Your Retirement Center

Your Monthly Statement

Your monthly credit card statement tells you what you owe — and a lot more.
Your Monthly Statement
The monthly billing statement from your credit card company provides the most important things you need to know about your credit account: how much you owe and when payment is due. But you can find out a lot more, including all the activity in the account since your last statement, and what you're paying in fees and finance charges, if anything.


PAPER BEWARE If the box that tells you the balance due is less than your outstanding balance, it's because the card company is actually happier if you don't pay off everything you owe them. They prefer you to have to pay some finance charge.

Every credit card statement looks a little bit different, but they all contain pretty much the same information. Make sure you understand everything that's being reported — it's the key to using your card wisely. It's always a good idea to check over each entry to make sure that every charge is accurate, and that every payment you make shows up for the right amount. It's easy for a merchant to slip up and charge you twice for a purchase, or forget to credit you for something you return. And credit card numbers can easily be stolen, leading to charges that aren't even yours to begin with. Paying close attention to your statement can also help you evaluate your spending habits and improve them if you want to. Since you can see exactly where your money goes, as well as how much you spend, it's easy to figure out what portion of your card spending is going to discretionary items and what portion is going to necessities. You'll also find a chart showing how much more it will cost you to make only the minimum payment due. It can be substantial.

Your Monthly Statement
1. Your credit limit, also known as your credit line, shows the total amount of credit you have access to with your card.

2. Your total available credit is the amount you could still charge at the time that the statement was issued. It's equal to your total credit limit minus any charges that were outstanding at the time.

3. Your statement closing or billing date shows the date your statement was created. Any charges and payments on your account after this date will appear on your next statement.

4. The minimum payment due is the amount you have to pay in order to keep your account in good standing — that is, without incurring any penalties or harm to your credit history. This amount is usually about 3% to 4% of your balance.

5. You have to pay at least your minimum payment by the payment due date or you'll be penalized with additional charges or late fees.

6. Your new balance is what you owed when the period that just ended, as well as any outstanding balance, finance charges, or late fees you owed when the period started. Any part of the new balance that you don't pay gets carried forward into the next period, and you'll have to pay interest on it.

7. Your finance charge is the dollar amount that has accumulated on the balance you owe.

8. You can use your credit card to withdraw money from an ATM up to your cash advance limit. You pay a finance charge from the day you withdraw until the amount is repaid. There's usually no grace period on cash advances.

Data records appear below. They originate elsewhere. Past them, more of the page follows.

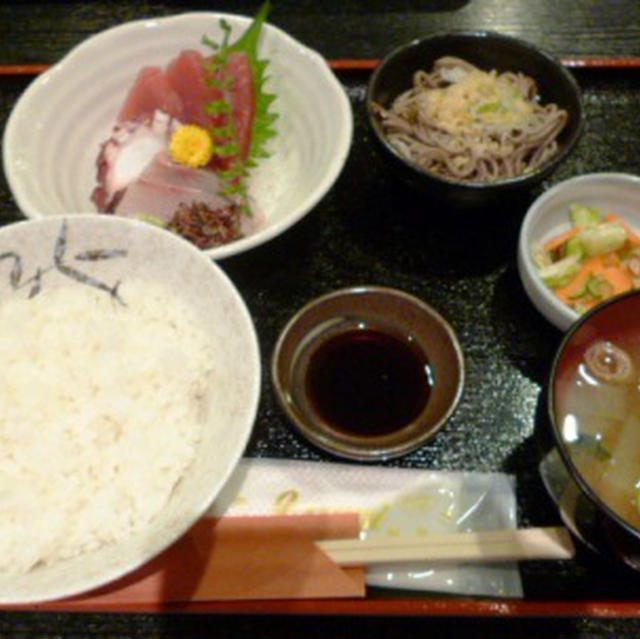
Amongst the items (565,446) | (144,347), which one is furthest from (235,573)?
(565,446)

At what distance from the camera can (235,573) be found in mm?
1527

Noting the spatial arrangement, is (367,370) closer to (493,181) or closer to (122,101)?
(493,181)

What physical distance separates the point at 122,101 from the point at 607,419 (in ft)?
5.31

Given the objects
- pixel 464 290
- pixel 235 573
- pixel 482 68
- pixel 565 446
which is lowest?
pixel 235 573

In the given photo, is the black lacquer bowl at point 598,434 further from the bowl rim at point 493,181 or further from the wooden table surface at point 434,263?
the bowl rim at point 493,181

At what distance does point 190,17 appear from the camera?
7.17 feet

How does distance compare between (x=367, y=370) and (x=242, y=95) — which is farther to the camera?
(x=242, y=95)

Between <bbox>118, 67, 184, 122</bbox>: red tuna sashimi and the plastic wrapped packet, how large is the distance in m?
1.08

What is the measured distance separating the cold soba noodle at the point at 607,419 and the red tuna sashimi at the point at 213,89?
3.67 ft

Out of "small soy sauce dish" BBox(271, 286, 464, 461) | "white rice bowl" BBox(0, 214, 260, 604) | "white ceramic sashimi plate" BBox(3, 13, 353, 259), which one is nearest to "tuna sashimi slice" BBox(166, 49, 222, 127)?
"white ceramic sashimi plate" BBox(3, 13, 353, 259)

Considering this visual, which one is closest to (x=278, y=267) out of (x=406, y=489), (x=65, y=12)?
(x=406, y=489)

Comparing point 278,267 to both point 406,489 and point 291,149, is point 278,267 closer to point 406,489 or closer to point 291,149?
point 291,149

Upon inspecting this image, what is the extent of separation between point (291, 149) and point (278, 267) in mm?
406

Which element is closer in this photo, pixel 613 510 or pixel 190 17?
pixel 613 510
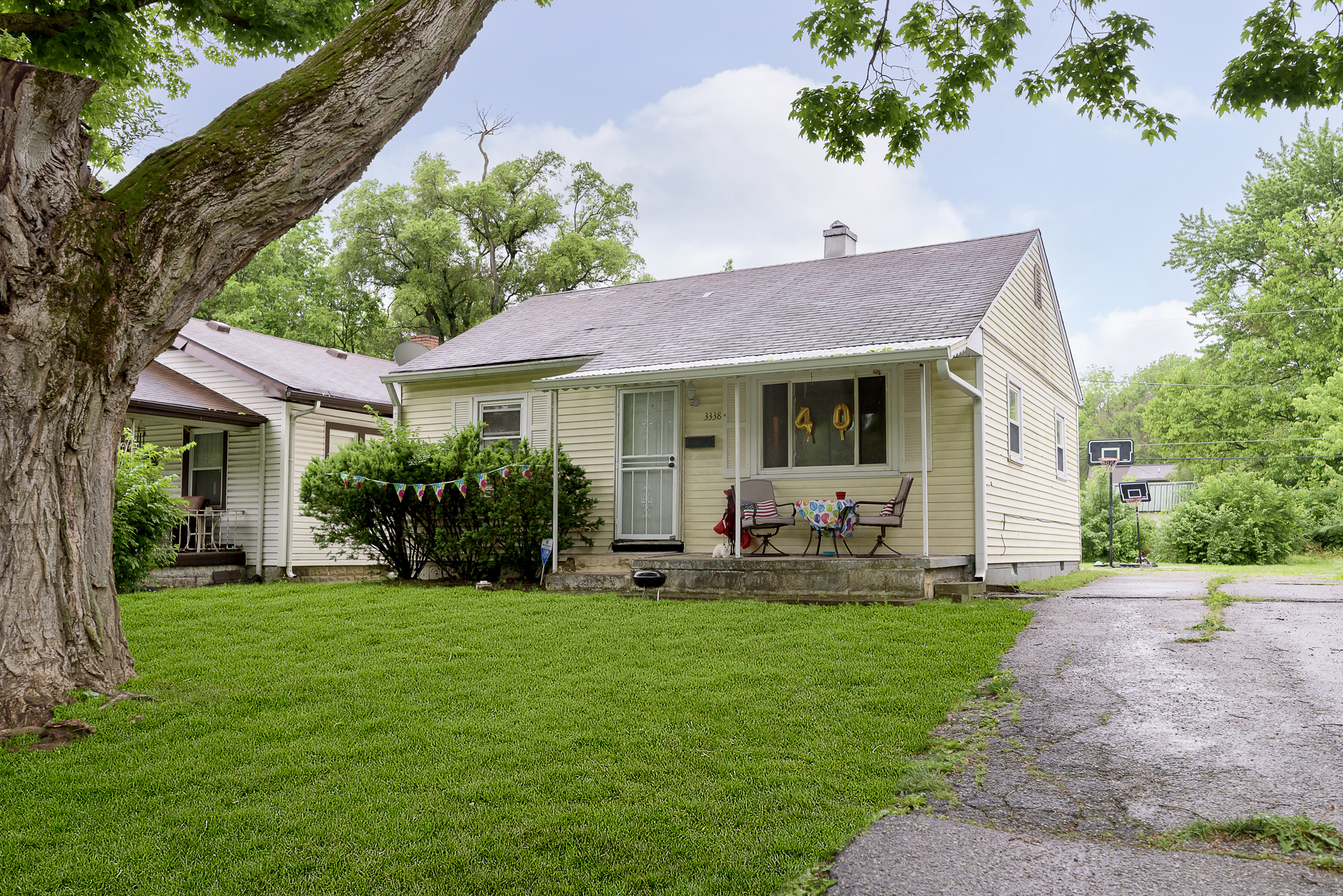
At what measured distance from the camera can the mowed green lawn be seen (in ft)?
10.2

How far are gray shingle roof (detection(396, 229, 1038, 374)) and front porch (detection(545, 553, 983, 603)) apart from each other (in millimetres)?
2309

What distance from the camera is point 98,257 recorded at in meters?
4.83

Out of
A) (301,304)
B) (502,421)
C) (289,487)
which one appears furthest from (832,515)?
(301,304)

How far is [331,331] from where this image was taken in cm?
2977

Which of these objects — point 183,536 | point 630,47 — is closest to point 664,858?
point 183,536

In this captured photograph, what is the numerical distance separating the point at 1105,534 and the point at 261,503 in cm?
1934

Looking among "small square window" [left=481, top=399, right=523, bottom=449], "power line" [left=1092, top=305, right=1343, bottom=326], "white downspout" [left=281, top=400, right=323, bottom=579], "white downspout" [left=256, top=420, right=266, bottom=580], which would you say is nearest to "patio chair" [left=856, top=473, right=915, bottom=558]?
"small square window" [left=481, top=399, right=523, bottom=449]

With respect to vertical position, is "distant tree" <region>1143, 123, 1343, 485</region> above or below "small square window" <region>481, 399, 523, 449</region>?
above

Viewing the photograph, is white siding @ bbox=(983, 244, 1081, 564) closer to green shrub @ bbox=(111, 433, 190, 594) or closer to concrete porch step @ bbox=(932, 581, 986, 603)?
concrete porch step @ bbox=(932, 581, 986, 603)

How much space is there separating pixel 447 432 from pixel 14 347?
8654 mm

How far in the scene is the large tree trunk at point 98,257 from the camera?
473 centimetres

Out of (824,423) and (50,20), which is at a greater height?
(50,20)

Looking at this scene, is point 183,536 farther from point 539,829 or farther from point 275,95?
point 539,829

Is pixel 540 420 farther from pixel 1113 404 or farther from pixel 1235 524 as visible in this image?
pixel 1113 404
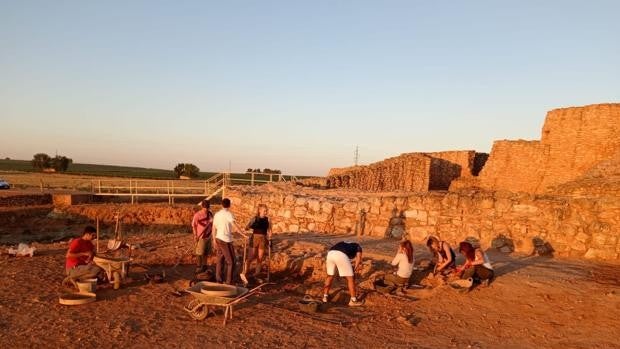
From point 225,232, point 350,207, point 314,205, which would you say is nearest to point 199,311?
point 225,232

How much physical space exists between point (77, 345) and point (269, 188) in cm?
1544

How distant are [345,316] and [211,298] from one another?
7.71 feet

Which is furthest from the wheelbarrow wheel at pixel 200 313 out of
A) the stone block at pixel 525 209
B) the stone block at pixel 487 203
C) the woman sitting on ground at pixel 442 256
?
the stone block at pixel 525 209

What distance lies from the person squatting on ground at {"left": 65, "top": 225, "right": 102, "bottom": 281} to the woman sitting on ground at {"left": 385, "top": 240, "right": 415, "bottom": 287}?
5.82 meters

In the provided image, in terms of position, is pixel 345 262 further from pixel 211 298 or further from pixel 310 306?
pixel 211 298

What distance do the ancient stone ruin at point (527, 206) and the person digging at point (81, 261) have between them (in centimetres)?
698

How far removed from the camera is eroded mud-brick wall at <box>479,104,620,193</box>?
62.0ft

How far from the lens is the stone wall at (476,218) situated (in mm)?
10648

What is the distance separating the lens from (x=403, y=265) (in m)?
8.75

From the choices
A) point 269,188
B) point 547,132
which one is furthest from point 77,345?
point 547,132

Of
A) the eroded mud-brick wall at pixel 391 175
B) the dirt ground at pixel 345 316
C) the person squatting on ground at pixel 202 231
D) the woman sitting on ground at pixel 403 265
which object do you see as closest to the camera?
the dirt ground at pixel 345 316

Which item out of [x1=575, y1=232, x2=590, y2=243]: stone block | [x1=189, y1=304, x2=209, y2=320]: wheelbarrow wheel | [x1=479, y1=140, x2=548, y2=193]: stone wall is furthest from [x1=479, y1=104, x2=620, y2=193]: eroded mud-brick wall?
[x1=189, y1=304, x2=209, y2=320]: wheelbarrow wheel

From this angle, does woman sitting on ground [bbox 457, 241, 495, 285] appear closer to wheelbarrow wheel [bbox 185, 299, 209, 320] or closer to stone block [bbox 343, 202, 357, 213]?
wheelbarrow wheel [bbox 185, 299, 209, 320]

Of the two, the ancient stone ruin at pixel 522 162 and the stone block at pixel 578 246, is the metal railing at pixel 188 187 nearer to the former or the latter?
the ancient stone ruin at pixel 522 162
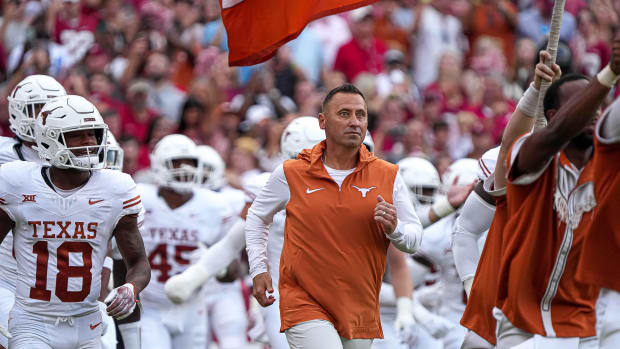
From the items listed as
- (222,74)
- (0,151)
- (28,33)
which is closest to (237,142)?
(222,74)

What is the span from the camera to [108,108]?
12.5 meters

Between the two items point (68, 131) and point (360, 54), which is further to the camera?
point (360, 54)

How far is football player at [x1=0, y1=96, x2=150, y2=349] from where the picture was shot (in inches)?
241

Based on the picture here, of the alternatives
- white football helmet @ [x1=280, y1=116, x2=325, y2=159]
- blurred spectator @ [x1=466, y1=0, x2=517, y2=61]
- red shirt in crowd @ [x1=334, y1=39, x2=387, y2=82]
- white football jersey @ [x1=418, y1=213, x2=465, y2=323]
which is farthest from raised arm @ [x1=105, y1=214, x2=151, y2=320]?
blurred spectator @ [x1=466, y1=0, x2=517, y2=61]

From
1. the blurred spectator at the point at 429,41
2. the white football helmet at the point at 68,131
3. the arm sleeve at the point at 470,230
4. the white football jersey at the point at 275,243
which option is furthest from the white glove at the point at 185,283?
the blurred spectator at the point at 429,41

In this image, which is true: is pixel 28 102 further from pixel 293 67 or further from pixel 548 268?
pixel 293 67

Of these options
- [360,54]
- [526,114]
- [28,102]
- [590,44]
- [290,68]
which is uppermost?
[590,44]

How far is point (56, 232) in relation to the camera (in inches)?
241

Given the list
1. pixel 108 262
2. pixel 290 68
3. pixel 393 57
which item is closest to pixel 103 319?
pixel 108 262

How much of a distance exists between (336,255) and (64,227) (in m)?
1.56

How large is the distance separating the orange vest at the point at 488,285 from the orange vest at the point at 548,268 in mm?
354

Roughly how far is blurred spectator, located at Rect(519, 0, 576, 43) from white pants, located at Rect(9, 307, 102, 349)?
11.4m

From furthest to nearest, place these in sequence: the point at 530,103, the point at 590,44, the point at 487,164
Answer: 1. the point at 590,44
2. the point at 487,164
3. the point at 530,103

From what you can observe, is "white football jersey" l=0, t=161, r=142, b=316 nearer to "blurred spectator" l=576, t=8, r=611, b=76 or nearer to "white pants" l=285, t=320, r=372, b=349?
"white pants" l=285, t=320, r=372, b=349
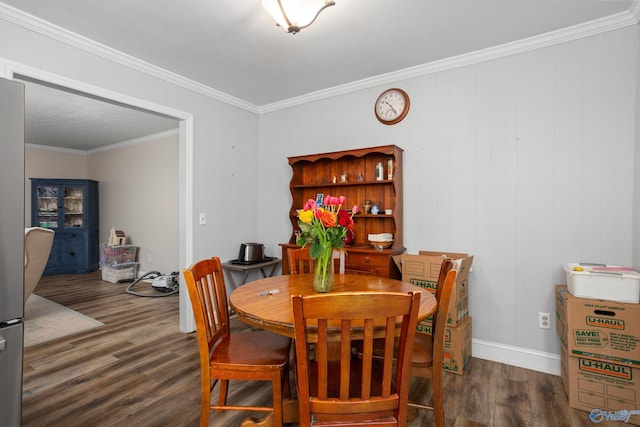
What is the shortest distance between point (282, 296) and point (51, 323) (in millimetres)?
3302

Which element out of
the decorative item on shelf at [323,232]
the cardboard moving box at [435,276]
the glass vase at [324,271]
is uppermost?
the decorative item on shelf at [323,232]

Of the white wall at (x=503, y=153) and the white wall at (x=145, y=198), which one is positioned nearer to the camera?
the white wall at (x=503, y=153)

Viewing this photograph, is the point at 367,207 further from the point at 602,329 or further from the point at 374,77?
the point at 602,329

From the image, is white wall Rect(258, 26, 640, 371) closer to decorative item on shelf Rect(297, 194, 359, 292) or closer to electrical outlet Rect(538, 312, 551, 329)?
electrical outlet Rect(538, 312, 551, 329)

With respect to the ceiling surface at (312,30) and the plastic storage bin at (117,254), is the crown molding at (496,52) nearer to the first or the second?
the ceiling surface at (312,30)

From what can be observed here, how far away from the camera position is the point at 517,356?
8.76 ft

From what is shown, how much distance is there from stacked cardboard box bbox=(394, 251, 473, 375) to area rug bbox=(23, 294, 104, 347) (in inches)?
130

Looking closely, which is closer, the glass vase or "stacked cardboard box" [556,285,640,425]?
the glass vase

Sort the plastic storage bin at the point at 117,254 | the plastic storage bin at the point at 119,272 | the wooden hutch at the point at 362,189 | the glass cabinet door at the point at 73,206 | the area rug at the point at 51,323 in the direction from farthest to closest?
1. the glass cabinet door at the point at 73,206
2. the plastic storage bin at the point at 117,254
3. the plastic storage bin at the point at 119,272
4. the area rug at the point at 51,323
5. the wooden hutch at the point at 362,189

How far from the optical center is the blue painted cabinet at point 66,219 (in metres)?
6.44

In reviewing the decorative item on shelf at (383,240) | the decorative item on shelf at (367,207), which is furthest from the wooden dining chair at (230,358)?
the decorative item on shelf at (367,207)

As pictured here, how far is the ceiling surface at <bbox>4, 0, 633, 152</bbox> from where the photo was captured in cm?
221

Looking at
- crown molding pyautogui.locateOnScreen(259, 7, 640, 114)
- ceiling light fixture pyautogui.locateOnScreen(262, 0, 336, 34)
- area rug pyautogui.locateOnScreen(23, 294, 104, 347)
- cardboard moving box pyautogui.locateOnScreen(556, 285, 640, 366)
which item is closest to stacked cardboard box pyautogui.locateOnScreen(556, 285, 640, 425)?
cardboard moving box pyautogui.locateOnScreen(556, 285, 640, 366)

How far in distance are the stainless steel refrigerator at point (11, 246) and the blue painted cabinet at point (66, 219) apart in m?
6.11
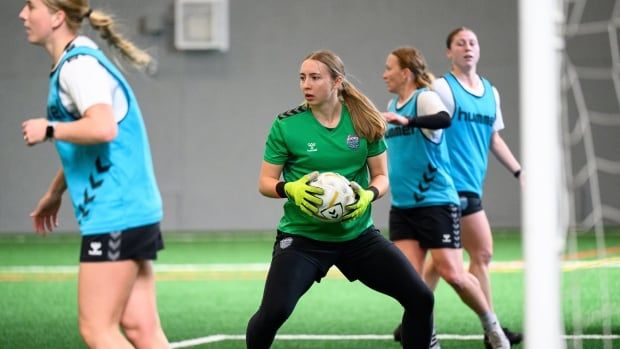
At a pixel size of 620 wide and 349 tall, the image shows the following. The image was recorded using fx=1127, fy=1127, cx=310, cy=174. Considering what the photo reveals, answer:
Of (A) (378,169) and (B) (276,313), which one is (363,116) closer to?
(A) (378,169)

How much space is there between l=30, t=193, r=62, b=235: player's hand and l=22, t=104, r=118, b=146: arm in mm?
829

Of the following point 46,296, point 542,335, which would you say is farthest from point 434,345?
point 46,296

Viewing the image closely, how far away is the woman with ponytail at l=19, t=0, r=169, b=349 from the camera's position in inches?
178

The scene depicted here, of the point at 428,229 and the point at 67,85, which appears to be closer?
the point at 67,85

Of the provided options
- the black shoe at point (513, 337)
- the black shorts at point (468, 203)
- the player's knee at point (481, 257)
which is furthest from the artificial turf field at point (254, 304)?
the black shorts at point (468, 203)

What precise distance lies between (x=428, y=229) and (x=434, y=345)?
0.75m

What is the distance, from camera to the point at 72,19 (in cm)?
471

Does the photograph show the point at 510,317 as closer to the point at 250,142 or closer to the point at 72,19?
the point at 72,19

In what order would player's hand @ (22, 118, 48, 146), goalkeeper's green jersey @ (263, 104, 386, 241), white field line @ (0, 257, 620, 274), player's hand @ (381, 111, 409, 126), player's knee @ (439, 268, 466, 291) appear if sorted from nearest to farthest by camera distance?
player's hand @ (22, 118, 48, 146)
goalkeeper's green jersey @ (263, 104, 386, 241)
player's hand @ (381, 111, 409, 126)
player's knee @ (439, 268, 466, 291)
white field line @ (0, 257, 620, 274)

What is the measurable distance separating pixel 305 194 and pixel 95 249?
4.33 feet

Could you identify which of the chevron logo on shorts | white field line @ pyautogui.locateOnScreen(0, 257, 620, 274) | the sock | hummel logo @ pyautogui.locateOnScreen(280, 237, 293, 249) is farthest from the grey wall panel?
the chevron logo on shorts

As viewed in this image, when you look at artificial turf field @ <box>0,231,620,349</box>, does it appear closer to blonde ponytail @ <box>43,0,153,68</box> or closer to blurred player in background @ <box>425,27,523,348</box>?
blurred player in background @ <box>425,27,523,348</box>

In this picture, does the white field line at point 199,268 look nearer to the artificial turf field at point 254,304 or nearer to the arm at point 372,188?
the artificial turf field at point 254,304

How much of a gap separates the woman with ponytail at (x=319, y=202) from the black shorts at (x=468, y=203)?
1680mm
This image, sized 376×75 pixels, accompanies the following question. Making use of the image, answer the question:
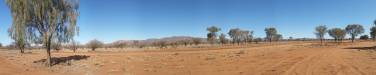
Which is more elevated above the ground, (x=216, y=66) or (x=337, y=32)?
(x=337, y=32)

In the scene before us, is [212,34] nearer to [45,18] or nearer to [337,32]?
[337,32]

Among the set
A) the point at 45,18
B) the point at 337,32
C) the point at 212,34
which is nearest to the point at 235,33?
the point at 212,34

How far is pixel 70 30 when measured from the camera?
84.4ft

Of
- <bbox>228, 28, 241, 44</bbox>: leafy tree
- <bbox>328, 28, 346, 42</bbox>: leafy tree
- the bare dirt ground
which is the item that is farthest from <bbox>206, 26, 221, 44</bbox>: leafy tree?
the bare dirt ground

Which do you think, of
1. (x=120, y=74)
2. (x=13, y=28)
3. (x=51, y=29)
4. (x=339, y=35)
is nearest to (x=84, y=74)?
(x=120, y=74)

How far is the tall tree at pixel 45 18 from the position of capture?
2361 centimetres

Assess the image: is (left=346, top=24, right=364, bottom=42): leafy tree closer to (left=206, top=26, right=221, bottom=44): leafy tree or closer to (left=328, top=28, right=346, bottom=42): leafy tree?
(left=328, top=28, right=346, bottom=42): leafy tree

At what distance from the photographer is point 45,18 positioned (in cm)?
2416

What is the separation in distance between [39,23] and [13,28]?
7.06 feet

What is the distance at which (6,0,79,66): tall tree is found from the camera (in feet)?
77.5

9. Credits are amounts subtracted from the balance you owe because of payments you've made, corrections of incorrect charges, or merchandise you returned.

10. Your previous balance is the amount you owed when your last statement was issued. Your new balance is calculated using this number as a starting point.

11. Charges are the purchases and cash withdrawals you make. Each of these has a date and a reference code in case you need to discuss it with your card issuer.


You can also access your credit card statement online. Since online records are updated regularly, you can see exactly what's happening with your account whenever you want, without having to wait for a paper statement to arrive once a month. And you can make payments online, which can save you time and make your life a lot easier. Some cards even go beyond a simple online statement — they can notify you by email when a billing period on your account closes, for example, or when a payment posts to your account. If your card offers extra reminders like these, it can't hurt to take advantage of them.

JUNK MAIL, CREDIT STYLE You'll probably get a lot of other material in the envelope that holds your monthly statement, most of it offers of various things to buy. At first glance, these can seem like great deals. They may not require any money up front, and you can pay for items over an extended period of time. But if you stop to analyze — and to do the math — they're often actually just long credit arrangements that can cost you a lot more than whatever you're getting is worth.